Posted 27 November 2016, 10:06 a.m. Suggest removal

Clamshell says...

Juan Almeida, while dark-skinned, was not black. His ancestors were dark-skinned Spaniards. If you look at photos of him, particularly later in life, it's apparent that his lineage is not African or Afro-Caribbean.

Posted 27 November 2016, 10:13 a.m. Suggest removal

SP says...

**.................... Castro Had Many Failings, But He Educated His People! .....................**

What has 43 years of "freedom" done for the average Bahamian?

Posted 27 November 2016, 10:57 a.m. Suggest removal

TalRussell says...

Comrade Fidel was not the US's cup of tea but neither did they surround Cuba with US war ships to prevent Canada and a whole other host of countries from conducting trade with the Castro brothers.

Posted 27 November 2016, 1:12 p.m. Suggest removal

Tarzan says...

What fairy-tale land do you live in Tal? Seriously, war ships to prevent trade? The only naval blockade of Cuba imposed by the U.S. was to prevent the Soviet installation of purely offensive nuclear weapons systems on the island. That is hardly "trade". The Castro brothers actively exported violent revolution to many countries in Latin America. The resultant pain and dislocation is still being imposed. I guess that's OK with you, but the people of Venezuela, Columbia, Chile, and Nicaragua, might strongly disagree.

Posted 28 November 2016, 8:34 a.m. Suggest removal

truetruebahamian says...

Clamshell, - who really cares? I for one do not care in the slightest!

Posted 27 November 2016, 1:13 p.m. Suggest removal

ashley14 says...

A bunch of sick analogies of his reign. If you like being put in front of firing squad for saying something wrong or nothing at all. Then this is the place for you. Cuban's sneak into the US on man made rafts with their children to escape his reign. His brother is still in charge. I wouldn't expect much change. Trump is going to request change to keep the agreement with Obama open.

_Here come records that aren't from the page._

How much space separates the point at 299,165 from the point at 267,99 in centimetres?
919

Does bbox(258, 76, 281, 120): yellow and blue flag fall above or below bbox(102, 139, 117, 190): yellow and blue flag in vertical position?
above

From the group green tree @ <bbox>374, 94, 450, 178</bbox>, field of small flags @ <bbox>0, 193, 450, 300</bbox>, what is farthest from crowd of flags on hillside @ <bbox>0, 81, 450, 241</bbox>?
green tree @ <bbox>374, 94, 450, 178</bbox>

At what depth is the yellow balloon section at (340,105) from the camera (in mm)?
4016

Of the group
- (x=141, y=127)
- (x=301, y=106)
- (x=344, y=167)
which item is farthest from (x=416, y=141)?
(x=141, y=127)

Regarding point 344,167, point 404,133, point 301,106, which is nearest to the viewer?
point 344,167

Posted 28 November 2016, 10:35 a.m. Suggest removal

avidreader says...

It always amuses me when armchair revolutionaries express support for totalitarian dictatorships like that established in Cuba by Fidel Castro in January of 1959.
From a distance it might appear attractive to some people but up close those accustomed to living in less oppressive environments might find it disconcerting to have a jeep full of armed soldiers stop in front of your house or business only to inform you that what you thought was your property now belongs to the state or to the people.
Of what use is an advanced educational system if there are very few opportunities for social advancement in the larger society?
How many Bahamians wish to work for around $20 a month?
The suffering of others always seems less offensive when seen from a safe distance.